La negativa del Salón de París

Manet era plenamente consciente de esta particular poesía contenida en el objeto pictórico. De las nuevas vías que se abrían para el arte. Durante toda su vida, instó a los miembros del Salón a que las exploraran con él. Pero éstos estaban demasiado preocupados por las reglas clásicas y por el corsé de la apariencia como para reparar en el valor de su propuesta. En palabras de Baudelaire: 

Además de los imaginativos y los así llamados realistas, hay todavía una clase de hombres, tímidos y obedientes, que ponen todo su orgullo en obedecer un código de falsa dignidad. Mientras éstos creen representar la naturaleza y aquéllos quieren pintar su alma, otros se atienden a reglas de pura convención, del todo arbitrarias, no extraídas del alma humana y simplemente impuestas por la rutina de un taller célebre.

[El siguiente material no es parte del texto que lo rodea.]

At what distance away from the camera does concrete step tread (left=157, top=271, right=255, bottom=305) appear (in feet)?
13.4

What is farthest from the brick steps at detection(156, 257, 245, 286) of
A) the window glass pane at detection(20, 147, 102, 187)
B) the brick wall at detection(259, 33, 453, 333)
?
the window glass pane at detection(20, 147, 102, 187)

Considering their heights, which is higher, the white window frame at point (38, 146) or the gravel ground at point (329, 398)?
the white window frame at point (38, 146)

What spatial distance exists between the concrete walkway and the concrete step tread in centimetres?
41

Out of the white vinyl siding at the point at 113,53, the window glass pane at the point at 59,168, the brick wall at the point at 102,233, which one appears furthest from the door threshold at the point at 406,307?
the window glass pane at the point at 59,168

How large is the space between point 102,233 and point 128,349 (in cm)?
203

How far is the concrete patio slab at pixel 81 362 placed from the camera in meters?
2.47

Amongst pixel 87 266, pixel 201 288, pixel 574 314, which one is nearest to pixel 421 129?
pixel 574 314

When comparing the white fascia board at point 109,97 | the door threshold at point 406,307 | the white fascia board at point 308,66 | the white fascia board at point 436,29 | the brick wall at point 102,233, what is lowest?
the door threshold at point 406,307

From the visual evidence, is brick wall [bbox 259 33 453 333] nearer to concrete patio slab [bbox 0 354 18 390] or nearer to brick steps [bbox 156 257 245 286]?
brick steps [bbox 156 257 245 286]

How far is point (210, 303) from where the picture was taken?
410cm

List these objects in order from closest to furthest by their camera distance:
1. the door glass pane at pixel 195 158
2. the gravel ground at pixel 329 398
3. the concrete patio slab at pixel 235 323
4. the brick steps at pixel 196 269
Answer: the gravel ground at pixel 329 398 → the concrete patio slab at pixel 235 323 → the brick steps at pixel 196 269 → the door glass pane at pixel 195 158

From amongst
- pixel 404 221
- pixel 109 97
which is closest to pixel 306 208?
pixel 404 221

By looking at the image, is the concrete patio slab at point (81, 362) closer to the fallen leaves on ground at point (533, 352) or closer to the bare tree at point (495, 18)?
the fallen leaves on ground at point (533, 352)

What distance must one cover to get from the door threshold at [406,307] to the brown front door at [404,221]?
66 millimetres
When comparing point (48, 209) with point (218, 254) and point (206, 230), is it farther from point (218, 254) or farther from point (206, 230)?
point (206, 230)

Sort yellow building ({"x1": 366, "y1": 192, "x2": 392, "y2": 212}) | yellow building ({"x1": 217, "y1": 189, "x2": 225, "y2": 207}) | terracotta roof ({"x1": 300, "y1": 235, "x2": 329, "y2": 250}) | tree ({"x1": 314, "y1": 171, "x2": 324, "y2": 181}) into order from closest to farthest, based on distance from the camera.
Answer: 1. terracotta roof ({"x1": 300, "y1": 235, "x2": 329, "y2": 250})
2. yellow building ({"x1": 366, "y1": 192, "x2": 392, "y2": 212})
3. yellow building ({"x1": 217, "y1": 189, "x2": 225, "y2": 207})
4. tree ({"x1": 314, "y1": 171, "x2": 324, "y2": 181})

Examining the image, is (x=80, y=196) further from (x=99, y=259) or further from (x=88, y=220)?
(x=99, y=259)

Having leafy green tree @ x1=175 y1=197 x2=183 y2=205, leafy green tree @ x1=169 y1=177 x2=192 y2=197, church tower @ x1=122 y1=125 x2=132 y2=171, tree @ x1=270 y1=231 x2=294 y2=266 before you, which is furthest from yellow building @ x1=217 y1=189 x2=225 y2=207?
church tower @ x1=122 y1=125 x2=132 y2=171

Sin embargo, esta “clase tan numerosa, pero tan poco interesante” era la que marcaba las pautas de lo que se consideraba buen gusto en la época. Con ella en contra, Manet no alcanzó el beneplácito institucional hasta 1881 (sólo dos años antes de morir) cuando su amigo Antonin Proust, que ostentaba el cargo de ministro de Bellas Artes, consiguió que fuera nombrado Caballero de la Legión de Honor.

El grial profano de las Vanguardias

No obstante, jamás estuvo solo. Siempre hubo personas que reconocieron la importancia de su trabajo y la audacia de su visión… Pintores como Eugène Delacroix y escritores como Émile Zola. Y, ante todo, un grupo de intrépidos artistas que la crítica había etiquetado como “impresionistas” que lo proclamaron líder de la revolución estética de la Modernidad. 

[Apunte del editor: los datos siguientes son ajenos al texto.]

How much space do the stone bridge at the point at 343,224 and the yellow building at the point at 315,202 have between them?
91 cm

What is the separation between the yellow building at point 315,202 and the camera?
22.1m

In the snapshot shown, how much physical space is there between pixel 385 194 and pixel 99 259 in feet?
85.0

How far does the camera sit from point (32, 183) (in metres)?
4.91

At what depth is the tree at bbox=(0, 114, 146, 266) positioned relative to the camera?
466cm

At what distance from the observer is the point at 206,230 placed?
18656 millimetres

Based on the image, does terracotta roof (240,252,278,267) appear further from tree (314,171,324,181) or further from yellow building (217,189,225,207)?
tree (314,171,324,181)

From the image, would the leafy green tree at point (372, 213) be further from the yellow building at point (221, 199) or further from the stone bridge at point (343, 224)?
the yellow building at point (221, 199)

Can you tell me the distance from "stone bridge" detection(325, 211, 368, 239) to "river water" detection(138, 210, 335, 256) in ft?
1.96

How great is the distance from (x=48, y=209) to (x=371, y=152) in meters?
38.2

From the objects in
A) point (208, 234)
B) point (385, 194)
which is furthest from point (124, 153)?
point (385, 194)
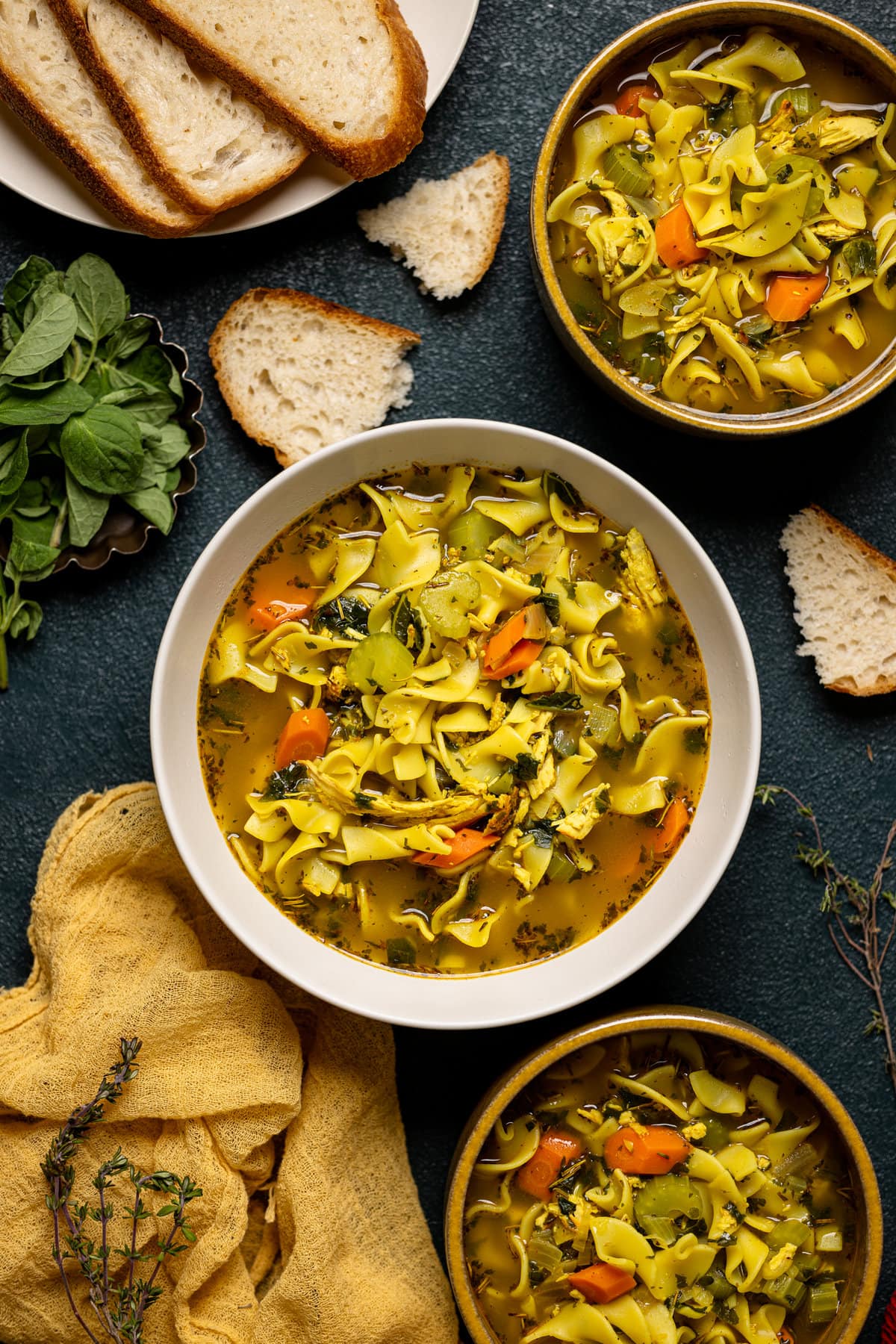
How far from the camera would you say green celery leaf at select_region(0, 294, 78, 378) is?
3.56 m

Quizás mejor que nadie, éstos supieron intuir en el vaso que acompaña al Bebedor de absenta una especie de “grial profano” que nutriría las Vanguardias del siglo venidero. Y en Manet, a un héroe tan contradictorio como París que, quizás por ello, fue capaz de encontrar un nuevo rumbo para la pintura.

 

Henri Fantin-Latour: Un atelier aux Batignolles (1870) Musée d’Orsay, Paris.

Henri Fantin-Latour: Un atelier aux Batignolles (1870) Musée d’Orsay, Paris. El cuadro muestra a Manet pintando un retrato en su estudio, rodeado de artistas que admiran su trabajo. Éstos se han identificado como: Zacharie Astruc, Otto Scholderer, Auguste Renoir, Emile Zola, Edmond Maître, Federico Bazille y Claude Monet.